Josh does a nice job analyzing the historical and constitutional aspects of the issue. I take a more visceral approach. Like this:
"The draft report, which exceeds 100 pages, deals with a range of legal issues related to interrogations, offering definitions of the degree of pain or psychological manipulation that could be considered lawful. But at its core is an exceptional argument that because nothing is more important than "obtaining intelligence vital to the protection of untold thousands of American citizens," normal strictures on torture might not apply.
It is exactly this kind of despicable justification that the Geneva convention addressed. Because every country in the world could and would make this argument to justify all manner of atrocities.

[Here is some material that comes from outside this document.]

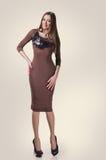 Modèle mince dans la robe sexy Photo stock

Protecting the citizenry was the justification for WWII Japanese internment; it was also the Nazi justification for the Holocaust, as well as Germany's invasions of Europe.
I'd like to say more about torture, but I haven't worked it all out in my mind yet. It's tied up in being liberal and also steeped in the basic Christian view of reality I grew up with--the idea that some things are more important than personal protection. That compromising those values is never justified even if the end result is that the bad guys kill you, and your family, and other people depending on you. Because, in the end, it doesn't come down to who's alive and who's dead, but rather what kind of person you were and how you lived your life.
I want to think about this more. But I want to clarify that bringing religion into this topic is not about calling conservatives "hypocrites". It's really about the fact that there is liberalism and conservatism in religion as well as politics. And the fact that, given something like 90% of all Americans believe in some sort of god and 82% identify their religious preference as Christian, left leaning moderates and liberals must overwhelmingly support some core Christian values.